What to work on: Go through the entries below and print each one exactly, leaving out pictures.

Stored records:

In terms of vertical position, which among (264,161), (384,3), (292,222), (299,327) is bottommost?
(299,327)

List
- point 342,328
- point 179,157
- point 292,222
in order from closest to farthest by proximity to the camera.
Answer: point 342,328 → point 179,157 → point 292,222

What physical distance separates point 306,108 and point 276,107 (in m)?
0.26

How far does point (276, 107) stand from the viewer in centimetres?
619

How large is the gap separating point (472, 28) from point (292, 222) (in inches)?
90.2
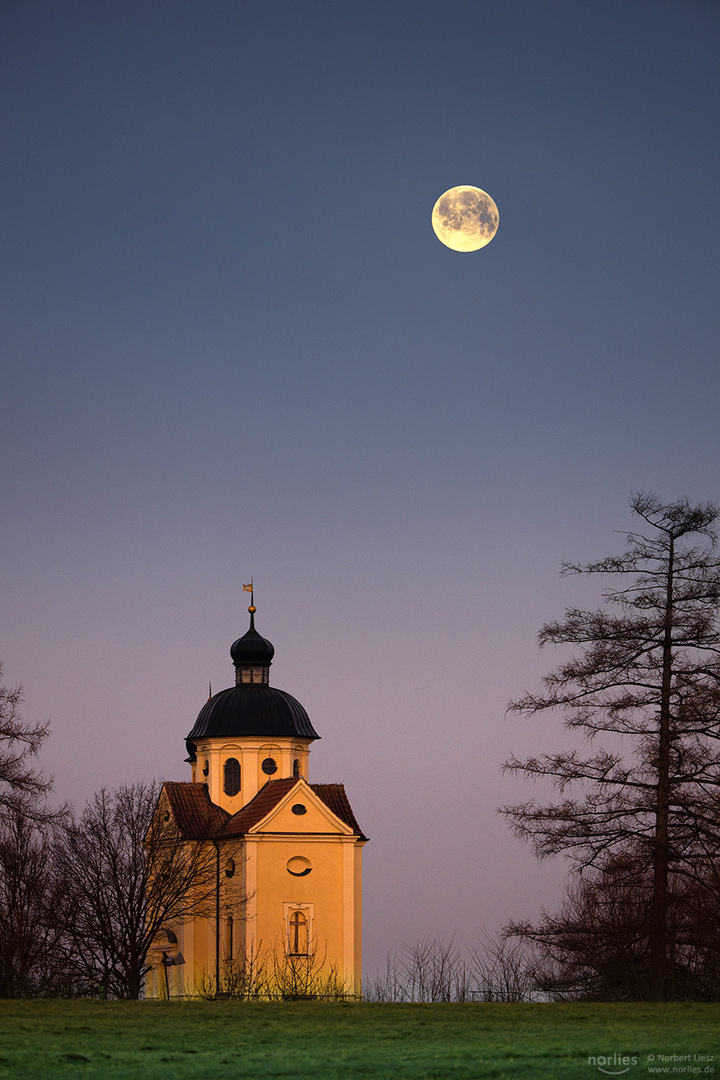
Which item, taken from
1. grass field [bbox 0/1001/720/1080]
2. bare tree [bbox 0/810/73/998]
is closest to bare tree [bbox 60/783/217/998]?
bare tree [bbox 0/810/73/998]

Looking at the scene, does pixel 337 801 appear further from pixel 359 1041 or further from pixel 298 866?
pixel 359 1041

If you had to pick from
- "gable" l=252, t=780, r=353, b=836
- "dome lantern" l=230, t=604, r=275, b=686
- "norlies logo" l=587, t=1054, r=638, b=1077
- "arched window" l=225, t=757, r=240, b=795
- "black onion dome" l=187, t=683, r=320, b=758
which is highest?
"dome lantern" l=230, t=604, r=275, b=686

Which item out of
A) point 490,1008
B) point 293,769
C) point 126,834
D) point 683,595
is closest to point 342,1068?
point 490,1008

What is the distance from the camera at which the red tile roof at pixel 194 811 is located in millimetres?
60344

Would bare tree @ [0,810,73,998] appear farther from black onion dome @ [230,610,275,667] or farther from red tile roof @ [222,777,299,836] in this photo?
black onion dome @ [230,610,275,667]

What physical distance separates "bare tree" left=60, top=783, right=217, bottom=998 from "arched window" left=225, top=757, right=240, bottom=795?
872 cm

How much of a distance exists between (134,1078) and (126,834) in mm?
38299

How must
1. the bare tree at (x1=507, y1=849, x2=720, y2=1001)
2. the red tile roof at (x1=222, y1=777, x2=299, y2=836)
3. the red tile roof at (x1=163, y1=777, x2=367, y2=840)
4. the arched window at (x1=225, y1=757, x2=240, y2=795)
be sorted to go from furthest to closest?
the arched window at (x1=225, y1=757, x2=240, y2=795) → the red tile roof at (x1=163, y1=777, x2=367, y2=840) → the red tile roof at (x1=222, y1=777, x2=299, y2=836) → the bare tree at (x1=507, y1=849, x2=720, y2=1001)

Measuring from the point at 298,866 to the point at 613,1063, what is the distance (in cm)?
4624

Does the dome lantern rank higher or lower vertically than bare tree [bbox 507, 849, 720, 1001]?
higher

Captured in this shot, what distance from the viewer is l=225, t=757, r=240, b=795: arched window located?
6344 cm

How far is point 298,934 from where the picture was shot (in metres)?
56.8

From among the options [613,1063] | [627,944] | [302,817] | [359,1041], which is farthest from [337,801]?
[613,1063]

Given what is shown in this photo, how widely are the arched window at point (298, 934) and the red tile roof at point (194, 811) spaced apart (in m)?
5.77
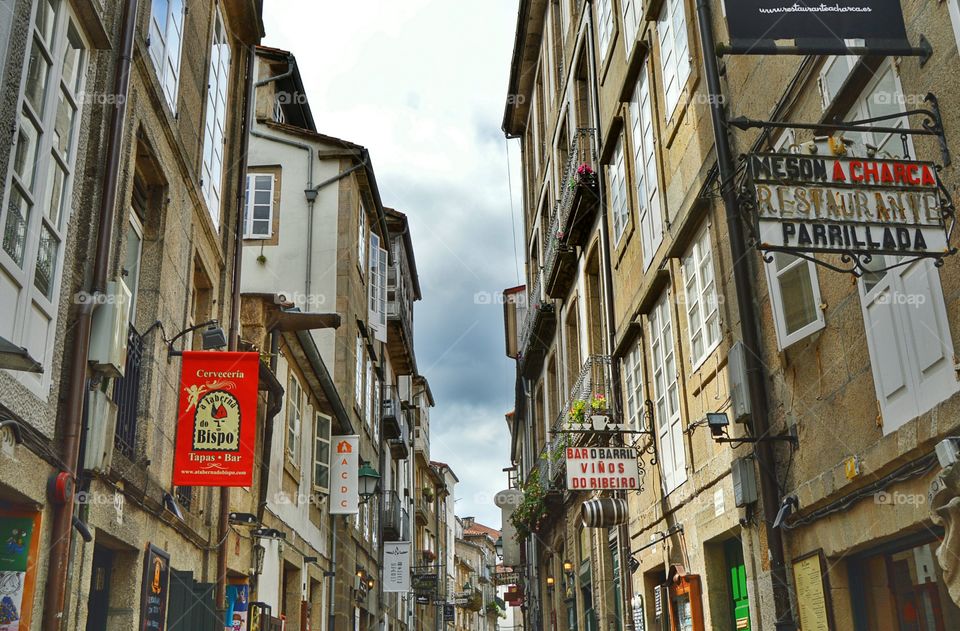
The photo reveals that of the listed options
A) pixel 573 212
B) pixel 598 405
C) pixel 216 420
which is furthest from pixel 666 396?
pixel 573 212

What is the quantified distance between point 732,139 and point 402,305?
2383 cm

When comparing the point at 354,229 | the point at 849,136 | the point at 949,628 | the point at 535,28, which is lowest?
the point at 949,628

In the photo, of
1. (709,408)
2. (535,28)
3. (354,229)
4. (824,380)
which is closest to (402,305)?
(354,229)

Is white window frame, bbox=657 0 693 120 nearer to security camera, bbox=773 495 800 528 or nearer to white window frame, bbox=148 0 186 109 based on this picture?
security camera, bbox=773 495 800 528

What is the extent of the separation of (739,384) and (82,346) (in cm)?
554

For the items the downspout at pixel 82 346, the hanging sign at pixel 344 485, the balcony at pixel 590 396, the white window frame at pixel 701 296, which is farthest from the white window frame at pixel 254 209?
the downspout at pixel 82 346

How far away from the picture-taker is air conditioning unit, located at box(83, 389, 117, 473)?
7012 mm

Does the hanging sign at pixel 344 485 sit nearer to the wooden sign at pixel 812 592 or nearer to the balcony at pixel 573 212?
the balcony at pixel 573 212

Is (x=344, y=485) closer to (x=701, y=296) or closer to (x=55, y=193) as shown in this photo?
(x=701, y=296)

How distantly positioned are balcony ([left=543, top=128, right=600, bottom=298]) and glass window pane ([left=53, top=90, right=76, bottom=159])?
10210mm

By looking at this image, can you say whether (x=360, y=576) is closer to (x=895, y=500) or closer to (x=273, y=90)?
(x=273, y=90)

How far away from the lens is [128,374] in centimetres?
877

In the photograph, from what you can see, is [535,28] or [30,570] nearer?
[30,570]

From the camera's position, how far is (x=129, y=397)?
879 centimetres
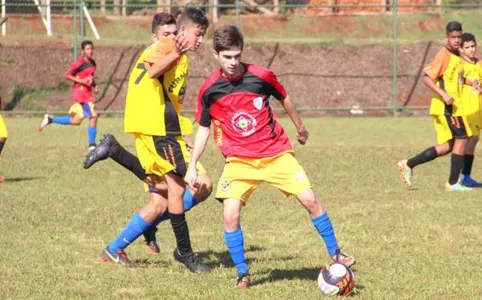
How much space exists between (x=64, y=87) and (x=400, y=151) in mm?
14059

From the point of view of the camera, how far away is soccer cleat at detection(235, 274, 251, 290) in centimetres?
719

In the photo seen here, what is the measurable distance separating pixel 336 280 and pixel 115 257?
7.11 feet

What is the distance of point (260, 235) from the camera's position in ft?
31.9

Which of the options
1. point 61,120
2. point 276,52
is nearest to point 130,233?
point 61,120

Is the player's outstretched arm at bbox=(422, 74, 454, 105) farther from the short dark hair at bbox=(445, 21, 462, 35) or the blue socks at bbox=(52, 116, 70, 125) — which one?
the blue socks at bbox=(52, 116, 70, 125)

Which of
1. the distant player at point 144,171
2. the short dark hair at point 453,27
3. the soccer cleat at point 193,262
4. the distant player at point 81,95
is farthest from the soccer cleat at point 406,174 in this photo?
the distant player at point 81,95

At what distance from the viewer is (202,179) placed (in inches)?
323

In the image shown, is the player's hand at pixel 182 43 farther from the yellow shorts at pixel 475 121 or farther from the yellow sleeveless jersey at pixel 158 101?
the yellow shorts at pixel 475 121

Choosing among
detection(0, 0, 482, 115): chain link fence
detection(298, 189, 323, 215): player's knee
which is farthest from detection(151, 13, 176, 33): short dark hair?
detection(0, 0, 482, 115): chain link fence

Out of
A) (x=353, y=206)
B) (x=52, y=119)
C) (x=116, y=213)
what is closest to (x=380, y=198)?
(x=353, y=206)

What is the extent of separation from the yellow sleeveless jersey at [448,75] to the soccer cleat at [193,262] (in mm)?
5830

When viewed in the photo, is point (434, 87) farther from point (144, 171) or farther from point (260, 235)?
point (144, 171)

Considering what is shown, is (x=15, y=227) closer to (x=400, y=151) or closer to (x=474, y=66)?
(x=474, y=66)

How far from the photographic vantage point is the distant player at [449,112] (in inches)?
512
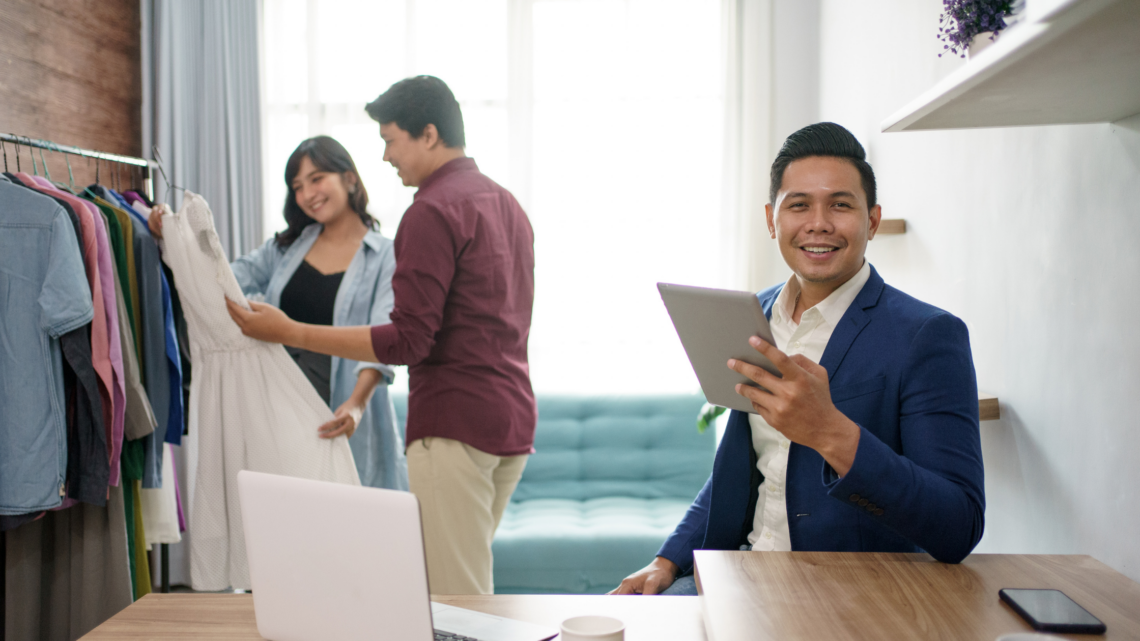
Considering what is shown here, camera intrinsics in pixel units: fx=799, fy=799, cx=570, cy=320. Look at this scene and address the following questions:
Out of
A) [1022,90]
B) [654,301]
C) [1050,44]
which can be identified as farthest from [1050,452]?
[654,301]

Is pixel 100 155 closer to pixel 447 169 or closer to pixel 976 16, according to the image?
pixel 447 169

Full response:
In terms of vertical position, which among (264,161), (384,3), (292,222), (299,327) is bottommost?
(299,327)

List
- point 342,328
- point 179,157
- point 292,222
in order from closest to farthest by proximity to the camera.
Answer: point 342,328 → point 179,157 → point 292,222

What physical distance separates point 306,108 and point 276,107 (in m)?
0.26

How far does point (276, 107) stand from the viewer in centimetres?
619

How large is the gap separating point (472, 28) from point (292, 222) (in inches)?
90.2
Which item, taken from
1. grass field [bbox 0/1001/720/1080]
2. bare tree [bbox 0/810/73/998]
is closest to bare tree [bbox 60/783/217/998]?
bare tree [bbox 0/810/73/998]

Looking at the scene, does pixel 337 801 appear further from pixel 359 1041 or further from pixel 298 866?
pixel 359 1041

If you had to pick from
- "gable" l=252, t=780, r=353, b=836
- "dome lantern" l=230, t=604, r=275, b=686
- "norlies logo" l=587, t=1054, r=638, b=1077
- "arched window" l=225, t=757, r=240, b=795
- "black onion dome" l=187, t=683, r=320, b=758
which is highest?
"dome lantern" l=230, t=604, r=275, b=686

Which item out of
A) point 490,1008
B) point 293,769
C) point 126,834
D) point 683,595
is closest to point 342,1068?
point 490,1008

What is the distance from the camera at which the red tile roof at pixel 194 811 is located in millimetres?
60344

Would bare tree @ [0,810,73,998] appear farther from black onion dome @ [230,610,275,667] or farther from red tile roof @ [222,777,299,836] in this photo?
black onion dome @ [230,610,275,667]

What physical distance separates "bare tree" left=60, top=783, right=217, bottom=998 from "arched window" left=225, top=757, right=240, bottom=795?
872 cm

How much of a distance exists between (134,1078) and (126,834) in mm?
38299

How must
1. the bare tree at (x1=507, y1=849, x2=720, y2=1001)
2. the red tile roof at (x1=222, y1=777, x2=299, y2=836)
3. the red tile roof at (x1=163, y1=777, x2=367, y2=840)
4. the arched window at (x1=225, y1=757, x2=240, y2=795)
be sorted to go from furthest to closest?
the arched window at (x1=225, y1=757, x2=240, y2=795) → the red tile roof at (x1=163, y1=777, x2=367, y2=840) → the red tile roof at (x1=222, y1=777, x2=299, y2=836) → the bare tree at (x1=507, y1=849, x2=720, y2=1001)

Measuring from the point at 298,866 to the point at 613,1063, what is the distance (in cm)?
4624

Does the dome lantern rank higher or lower vertically than bare tree [bbox 507, 849, 720, 1001]?
higher

Captured in this shot, what distance from the viewer is l=225, t=757, r=240, b=795: arched window located?
6344 cm

How far is point 298,934 from where the picture was shot (in metres)?
56.8

From among the options [613,1063] | [627,944] | [302,817] | [359,1041], which is farthest from [337,801]?
[613,1063]

Given what is shown in this photo, how widely are the arched window at point (298, 934) and the red tile roof at point (194, 811) spaced apart (in m)?
5.77
The photo reveals that of the listed options
A) pixel 573 212
B) pixel 598 405
C) pixel 216 420
which is furthest from pixel 666 396?
pixel 573 212

What is the quantified distance between point 732,139 and point 402,305?
2383 cm

When comparing the point at 354,229 | the point at 849,136 | the point at 949,628 | the point at 535,28, which is lowest?
the point at 949,628

In the photo, of
1. (709,408)
2. (535,28)
3. (354,229)
4. (824,380)
which is closest to (402,305)?
(354,229)

Is white window frame, bbox=657 0 693 120 nearer to security camera, bbox=773 495 800 528 or nearer to white window frame, bbox=148 0 186 109 based on this picture?
security camera, bbox=773 495 800 528

What is the extent of the separation of (739,384) and (82,346) (in cm)?
554

For the items the downspout at pixel 82 346, the hanging sign at pixel 344 485, the balcony at pixel 590 396, the white window frame at pixel 701 296, which is farthest from the white window frame at pixel 254 209?
the downspout at pixel 82 346

How far away from the picture-taker is air conditioning unit, located at box(83, 389, 117, 473)?
7012 mm

Does the hanging sign at pixel 344 485 sit nearer to the wooden sign at pixel 812 592 or nearer to the balcony at pixel 573 212?
the balcony at pixel 573 212

Is (x=344, y=485) closer to (x=701, y=296) or closer to (x=55, y=193) as shown in this photo?
(x=701, y=296)

How distantly positioned are balcony ([left=543, top=128, right=600, bottom=298]) and glass window pane ([left=53, top=90, right=76, bottom=159])?
10210mm

By looking at this image, can you say whether (x=360, y=576) is closer to (x=895, y=500) or closer to (x=273, y=90)?
(x=273, y=90)

How far away from the lens is [128,374] in centimetres?
877

In the photograph, from what you can see, is [535,28] or [30,570] nearer?
[30,570]

From the camera's position, how far is (x=129, y=397)?
879 centimetres
How much space exists between (x=64, y=87) and (x=400, y=151) in mm?
14059

From the point of view of the camera, how far away is soccer cleat at detection(235, 274, 251, 290) in centimetres?
719

In the photo seen here, what is the measurable distance separating pixel 336 280 and pixel 115 257?
7.11 feet

What is the distance of point (260, 235) from the camera's position in ft?
31.9

Which of the options
1. point 61,120
2. point 276,52
is nearest to point 130,233?
point 61,120

Is the player's outstretched arm at bbox=(422, 74, 454, 105) farther from the short dark hair at bbox=(445, 21, 462, 35) or the blue socks at bbox=(52, 116, 70, 125) — which one?
the blue socks at bbox=(52, 116, 70, 125)

Which of
1. the distant player at point 144,171
2. the short dark hair at point 453,27
3. the soccer cleat at point 193,262
4. the distant player at point 81,95
is farthest from the soccer cleat at point 406,174 in this photo?
the distant player at point 81,95

At what distance from the viewer is (202,179) placed (in inches)?
323

In the image shown, is the player's hand at pixel 182 43 farther from the yellow shorts at pixel 475 121 or farther from the yellow sleeveless jersey at pixel 158 101?
the yellow shorts at pixel 475 121

Choosing among
detection(0, 0, 482, 115): chain link fence
detection(298, 189, 323, 215): player's knee
which is farthest from detection(151, 13, 176, 33): short dark hair?
detection(0, 0, 482, 115): chain link fence

Out of
A) (x=353, y=206)
B) (x=52, y=119)
C) (x=116, y=213)
what is closest to (x=380, y=198)?
(x=353, y=206)

What is the extent of separation from the yellow sleeveless jersey at [448,75] to the soccer cleat at [193,262] (in mm)?
5830

When viewed in the photo, is point (434, 87) farther from point (144, 171) or farther from point (260, 235)?
point (144, 171)

Considering what is shown, is (x=15, y=227) closer to (x=400, y=151) or closer to (x=474, y=66)?
(x=474, y=66)

How far from the photographic vantage point is the distant player at [449,112] (in inches)?
512
Considering what is shown here, camera intrinsics in pixel units: fx=799, fy=799, cx=570, cy=320. Look at this scene and address the following questions:
Out of
A) [1022,90]
B) [654,301]
C) [1050,44]
which can be identified as farthest from [1050,452]?
[654,301]

Is pixel 100 155 closer to pixel 447 169 or closer to pixel 976 16, according to the image?
pixel 447 169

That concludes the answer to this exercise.